Comment les entreprises et les institutions financières peuvent-elles déjà divulguer leurs impacts et leurs dépendances ?

Les entreprises et les institutions financières doivent assurer un suivi de leurs performances et se préparer à rendre publiques les informations importantes liées à la nature :

  1. Contrôler régulièrement les progrès réalisés, à une fréquence adaptée à la nature de leurs engagements. Par exemple, un suivi trimestriel peut être approprié pour certains objectifs tels que la consommation d’eau ou les rejets polluants, tandis qu’un suivi sur 3 à 5 ans peut être approprié pour d’autres objectifs tels que l’abondance des espèces.

  2. Rendre compte des progrès accomplis dans la réalisation des objectifs positifs pour la nature et communiquer les résultats aux principales parties prenantes tout au long du processus. Le Taskforce on Nature-related Financial Disclosures (TNFD) recommande aux dirigeants d’entreprise de communiquer :

    • la gouvernance : la manière dont les fonctions de surveillance et de prise de décision de l’organisation prennent en compte les risques et les opportunités liés à la nature.

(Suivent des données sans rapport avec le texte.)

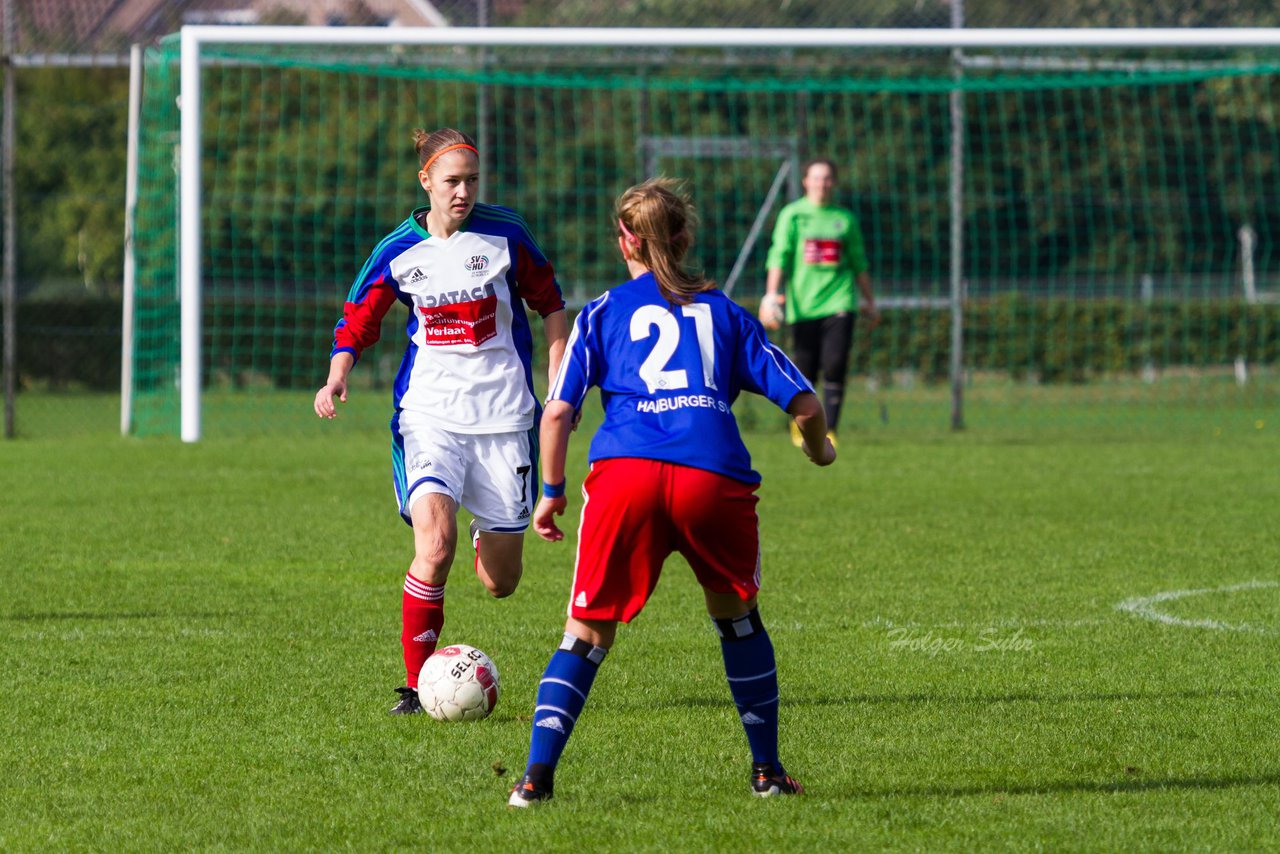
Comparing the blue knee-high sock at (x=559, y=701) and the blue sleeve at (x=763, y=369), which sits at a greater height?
the blue sleeve at (x=763, y=369)

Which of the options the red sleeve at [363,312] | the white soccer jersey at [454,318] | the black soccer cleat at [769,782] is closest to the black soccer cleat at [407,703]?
the white soccer jersey at [454,318]

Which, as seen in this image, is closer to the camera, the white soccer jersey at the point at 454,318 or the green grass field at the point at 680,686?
the green grass field at the point at 680,686

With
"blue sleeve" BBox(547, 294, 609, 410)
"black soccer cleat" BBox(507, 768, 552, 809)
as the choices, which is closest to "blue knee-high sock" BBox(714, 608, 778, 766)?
"black soccer cleat" BBox(507, 768, 552, 809)

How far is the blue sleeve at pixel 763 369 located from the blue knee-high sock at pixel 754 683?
0.55 m

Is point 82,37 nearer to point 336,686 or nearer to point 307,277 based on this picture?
point 307,277

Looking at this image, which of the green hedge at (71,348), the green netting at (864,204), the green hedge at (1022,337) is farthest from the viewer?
the green hedge at (71,348)

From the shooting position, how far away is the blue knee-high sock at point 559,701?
13.5 feet

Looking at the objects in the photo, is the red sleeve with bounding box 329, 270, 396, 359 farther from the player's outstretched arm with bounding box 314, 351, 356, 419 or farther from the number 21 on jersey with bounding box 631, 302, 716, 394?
the number 21 on jersey with bounding box 631, 302, 716, 394

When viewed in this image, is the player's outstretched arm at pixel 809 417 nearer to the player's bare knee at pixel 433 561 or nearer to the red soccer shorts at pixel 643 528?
the red soccer shorts at pixel 643 528

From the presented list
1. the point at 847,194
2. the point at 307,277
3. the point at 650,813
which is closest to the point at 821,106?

    • la stratégie : l’intégration des effets réels et potentiels des risques et opportunités liés à la nature sur le modèle d’entreprise, la stratégie et la planification financière de l’organisation.

    • la gestion du risque : comment l’organisation intègre les risques liés à la nature dans son approche globale de la gestion du risque.

    • les paramètres et les objectifs :  les indicateurs de performance quantitatifs et qualitatifs et objectifs liés aux risques et opportunités liés à la nature, en fonction des impacts sur la nature et des dépendances à l’égard de cette dernière.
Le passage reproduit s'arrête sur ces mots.